[Stored records]
· · ·

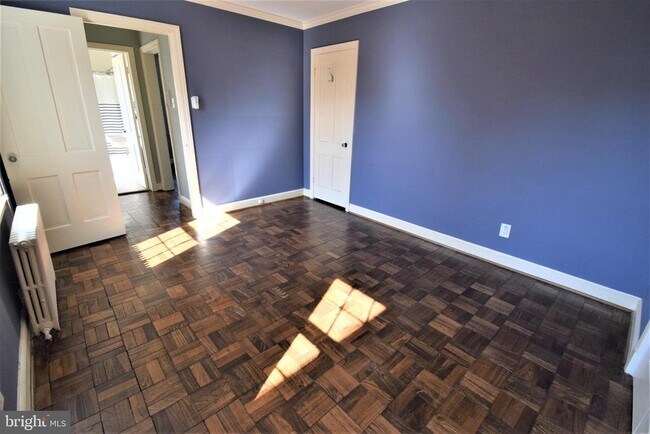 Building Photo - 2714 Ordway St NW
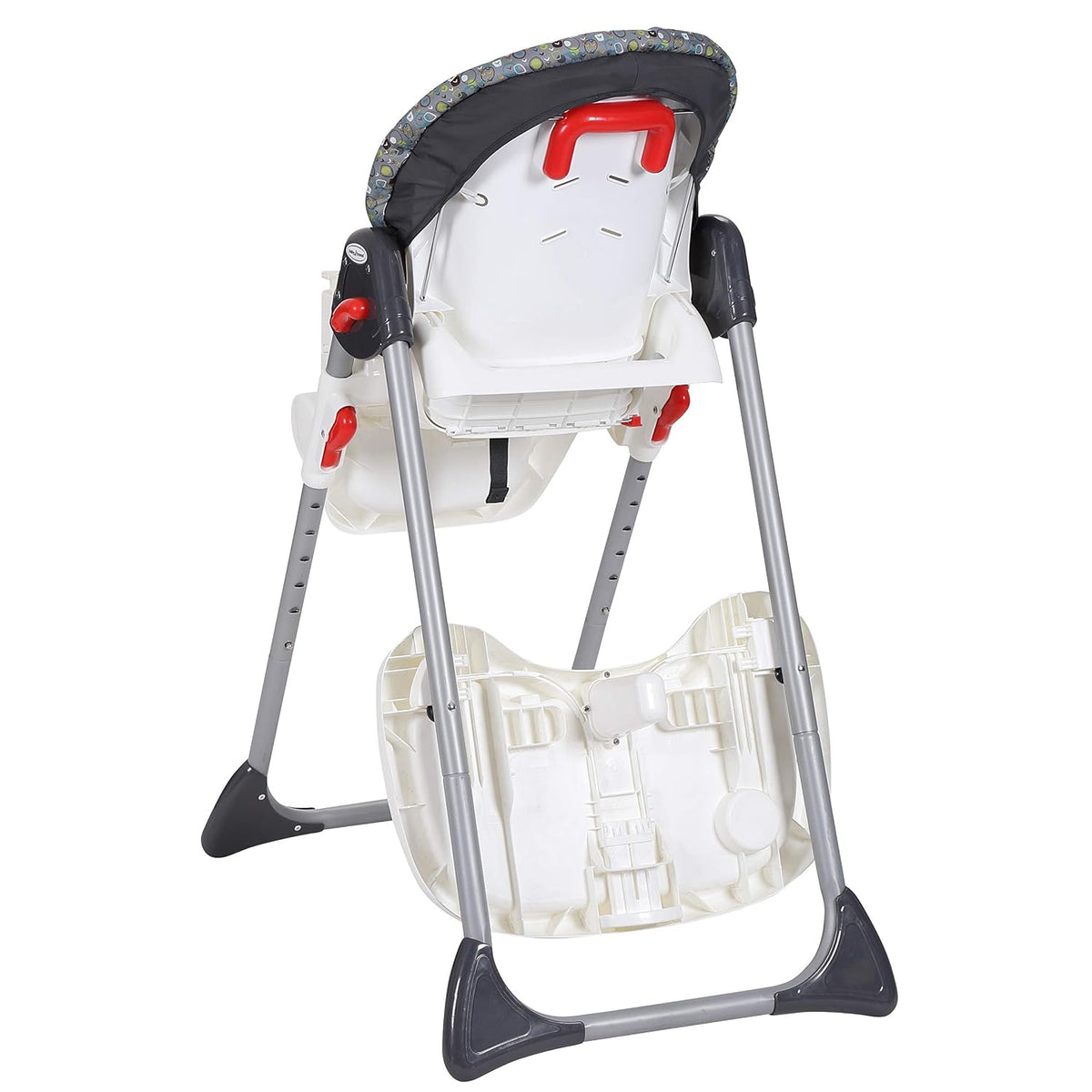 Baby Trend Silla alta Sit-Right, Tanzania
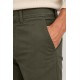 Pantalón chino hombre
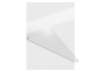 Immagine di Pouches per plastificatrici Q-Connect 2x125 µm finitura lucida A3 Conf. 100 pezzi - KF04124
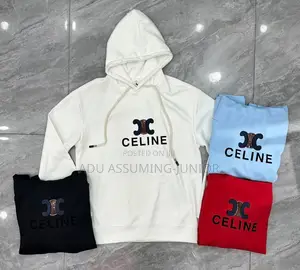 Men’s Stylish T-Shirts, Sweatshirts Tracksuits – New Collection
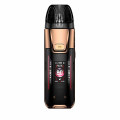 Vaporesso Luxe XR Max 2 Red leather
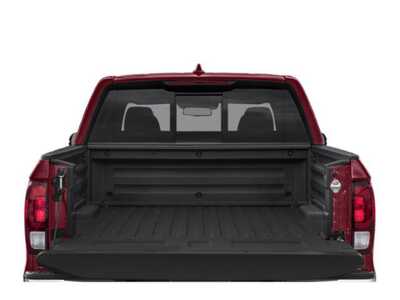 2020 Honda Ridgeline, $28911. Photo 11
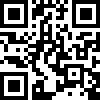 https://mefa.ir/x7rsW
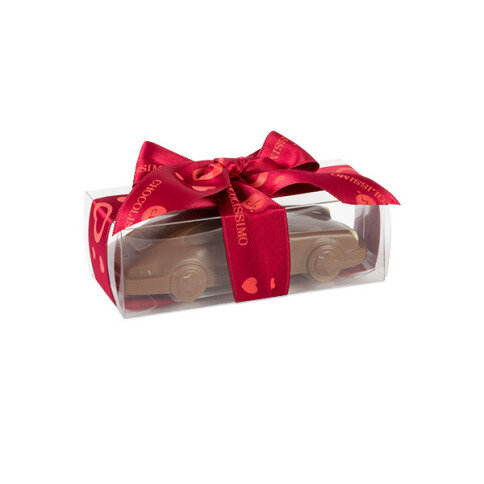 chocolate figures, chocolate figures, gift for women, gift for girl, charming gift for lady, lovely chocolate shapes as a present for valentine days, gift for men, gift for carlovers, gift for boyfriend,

· · ·

Exercise details:
Quote every line of the records above exactly; no picture is to be copied.

Written solution:
 Building Photo - 2714 Ordway St NW
 Baby Trend Silla alta Sit-Right, Tanzania
 Pantalón chino hombre
 Immagine di Pouches per plastificatrici Q-Connect 2x125 µm finitura lucida A3 Conf. 100 pezzi - KF04124
 Men’s Stylish T-Shirts, Sweatshirts Tracksuits – New Collection
 Vaporesso Luxe XR Max 2 Red leather
 2020 Honda Ridgeline, $28911. Photo 11
 https://mefa.ir/x7rsW
 chocolate figures, chocolate figures, gift for women, gift for girl, charming gift for lady, lovely chocolate shapes as a present for valentine days, gift for men, gift for carlovers, gift for boyfriend,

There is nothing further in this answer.